Manusia Rp2.300T Tak Sarankan Mahasiswa Kuliah IT, tapi Jurusan Ini

7 hours ago 3

Jakarta, CNN Indonesia --

CEO Nvidia Jensen Huang blak-blakan tidak menyarankan anak muda mengambil kuliah jurusan IT. Lalu, apa sarannya?

Huang mengaku, jika saat ini ia masih mudah dan baru lulus kuliah, ia justru tidak akan memilih jurusan teknologi informasi atau software, melainkan ilmu fisika.

Hal tersebut diungkap Huang ketika mendapat pertanyaan dari seorang jurnalis. Ia ditanya jika saat ini berusia 22 tahun dan baru lulus, maka ia tidak akan fokus pada teknologi informasi.

ADVERTISEMENT

SCROLL TO CONTINUE WITH CONTENT

"Untuk Jensen yang masih muda, berusia 20 tahun, yang sudah lulus sekarang, dia mungkin akan memilih ... lebih memilih ilmu fisika daripada ilmu perangkat lunak," kata Huang, Kamis (17/7), melansir CNBC.

Huang merupakan lulusan teknik elektro dari Oregon State University dan meraih gelar master dari Stanford University.

Pada tahun 1993, ia mendirikan Nvidia bersama Chris Malachowsky dan Curtis Priem. Di bawah kepemimpinan Huang sebagai CEO, perusahaan pembuat chip ini kini telah menjadi perusahaan paling bernilai di dunia.

Nvidia juga menjadi perusahaan pertama di dunia yang mencapai kapitalisasi pasar sebesar US$4 triliun atau sekitar Rp64.884 triliun pada minggu lalu.
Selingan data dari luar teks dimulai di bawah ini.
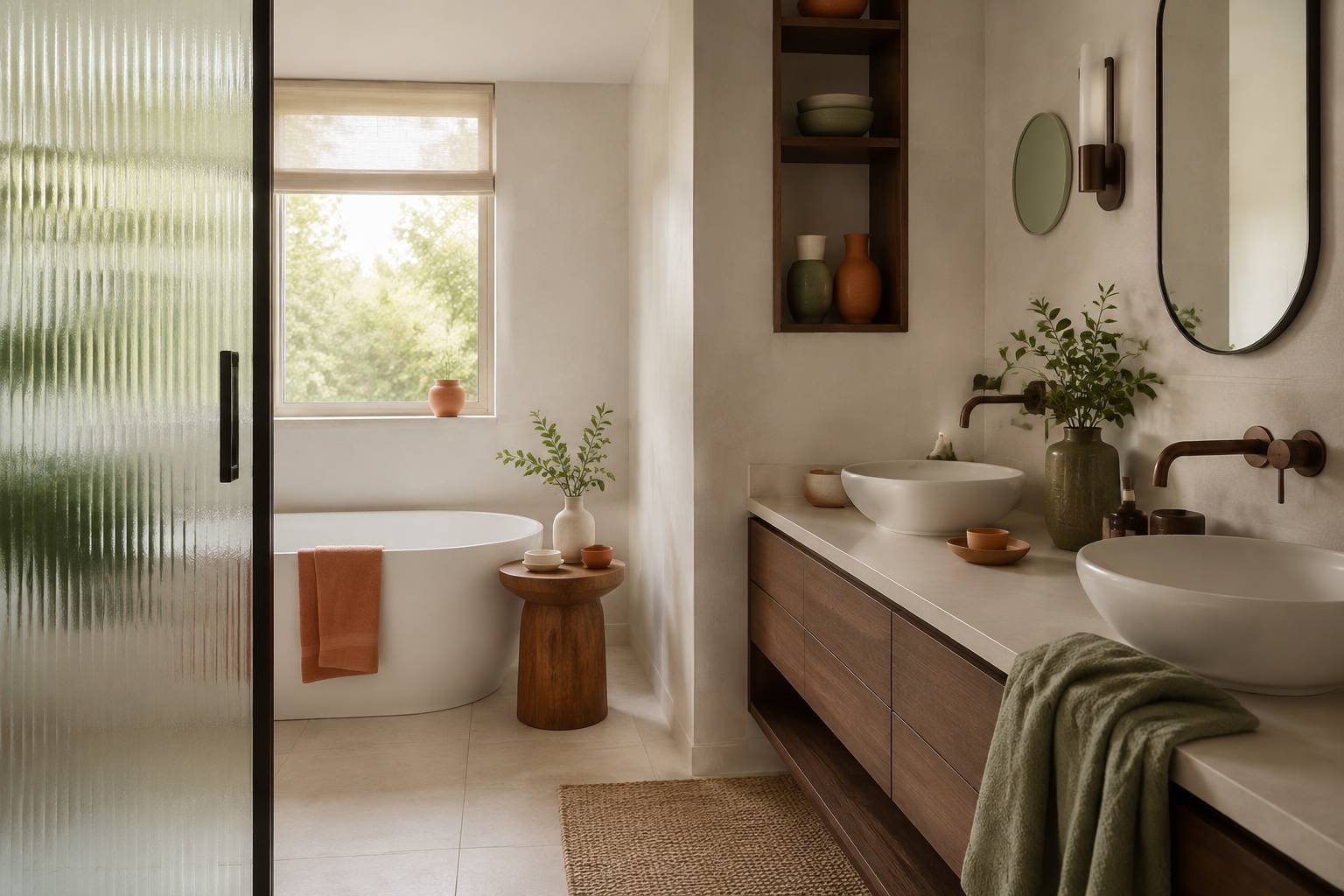 Salle de bains compacte avec baignoire sous fenêtre et double vasque sur meuble en bois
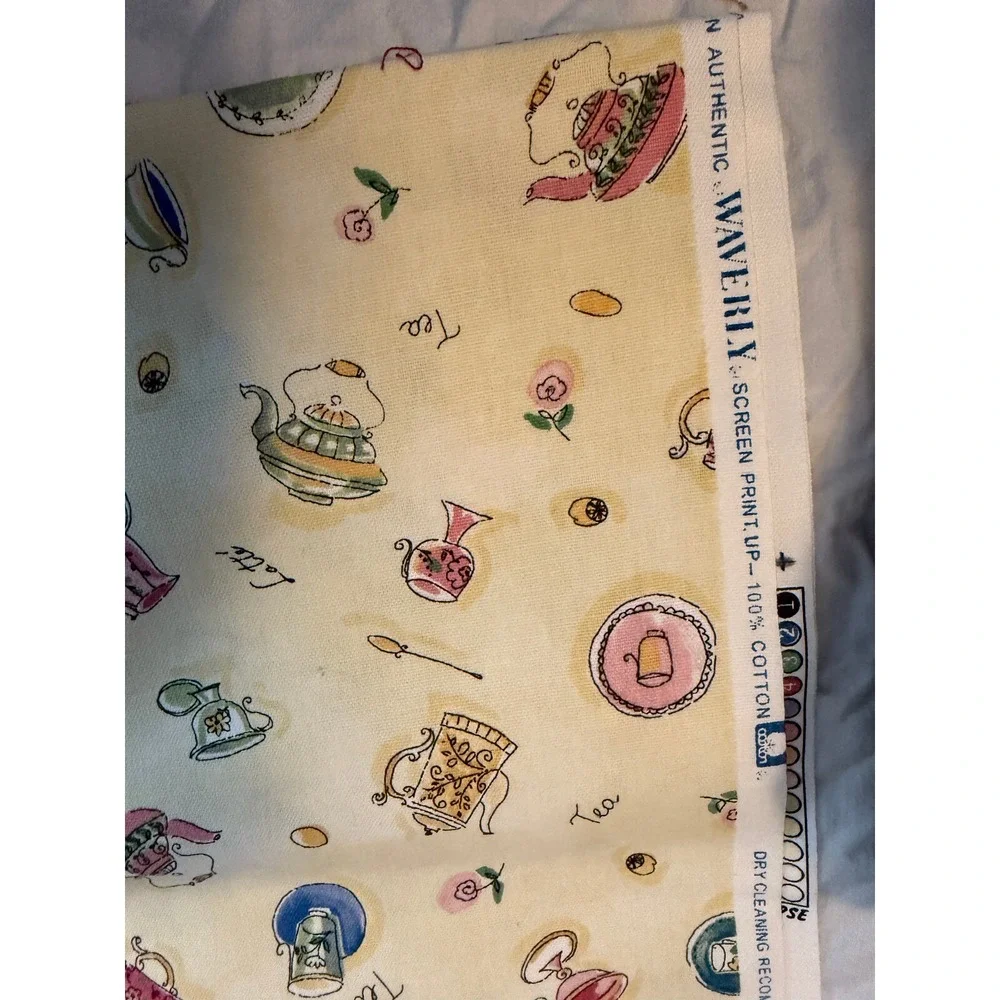 VTG new Waverly Tea Coffee Latte Fabric 1.9 yards‎ Yellow Cotton 45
Lebih lanjut, ia mengatakan bahwa dalam 15 tahun terakhir, dunia telah melewati beberapa fase akal imitas. Namun, sekarang salah satu gelombang berikutnya dari teknologi kecerdasan buatan adalah 'Physical AI'.
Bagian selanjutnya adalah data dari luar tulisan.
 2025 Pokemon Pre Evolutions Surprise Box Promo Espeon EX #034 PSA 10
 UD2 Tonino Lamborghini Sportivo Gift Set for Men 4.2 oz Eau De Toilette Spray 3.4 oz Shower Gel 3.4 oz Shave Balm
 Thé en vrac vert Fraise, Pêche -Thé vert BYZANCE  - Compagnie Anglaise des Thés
"AI modern benar-benar mulai dikenal sekitar 12 hingga 14 tahun yang lalu, ketika AlexNet diluncurkan dan visi komputer mengalami terobosan besar," ujar Huang.

AlexNet merupakan model komputer yang diluncurkan pada tahun 2012 dan memperkenalkan deep learning dalam pengenalan gambar dan menjadi pemicu ledakan AI modern. Gelombang pertama ini disebut 'Perception AI,'

Kemudian, muncul gelombang kedua yang disebut 'AI Generatif'. Model AI ini telah belajar bagaimana memahami arti dari informasi dan juga menerjemahkannya ke dalam berbagai bahasa, gambar, kode, dan lainnya.

Menurut pria berharta US$148,1 miliar atau sekitar Rp2.399 triliun itu, saat ini dunia sedang berada dalam fase Reasoning AI.

"Kita sekarang berada di era yang disebut 'Reasoning AI', di mana AI kini dapat memahami, menghasilkan, [dan] memecahkan masalah dan mengenali kondisi yang belum pernah kita lihat sebelumnya," katanya.

Ia menjelaskan gelombang Reasoning AI berhasil melahirkan agentic AI, atau robot digital yang mampu bernalar dan bekerja layaknya tenaga kerja manusia digital.

Menurut Huang, fase selanjutnya dari teknologi kecerdasan buatan adalah gelombang 'Physical AI' yang jauh lebih kompleks dan menarik.

"Gelombang berikutnya mengharuskan kita untuk memahami hal-hal seperti hukum fisika, gesekan, kelembaman, sebab dan akibat," ujar Huang.

Ia menjelaskan kemampuan penalaran fisik, seperti konsep keabadian objek, atau fakta bahwa objek tetap ada meskipun tidak terlihat, akan menjadi hal yang penting dalam fase kecerdasan buatan berikutnya.

Aplikasi dari penalaran fisik termasuk memprediksi hasil, seperti ke mana bola akan menggelinding, memahami berapa banyak kekuatan yang dibutuhkan untuk mencengkeram sebuah objek tanpa merusaknya dan menyimpulkan keberadaan pejalan kaki di belakang mobil.

"Dan ketika Anda mengambil AI fisik tersebut dan kemudian memasukkannya ke dalam objek fisik yang disebut robot, Anda akan mendapatkan robotika," jelas Huang.

"Jadi mudah-mudahan, dalam 10 tahun ke depan, saat kami membangun pabrik dan pabrik generasi baru ini, mereka sangat robotik dan membantu kami mengatasi kekurangan tenaga kerja yang parah yang kami alami di seluruh dunia," pungkasnya.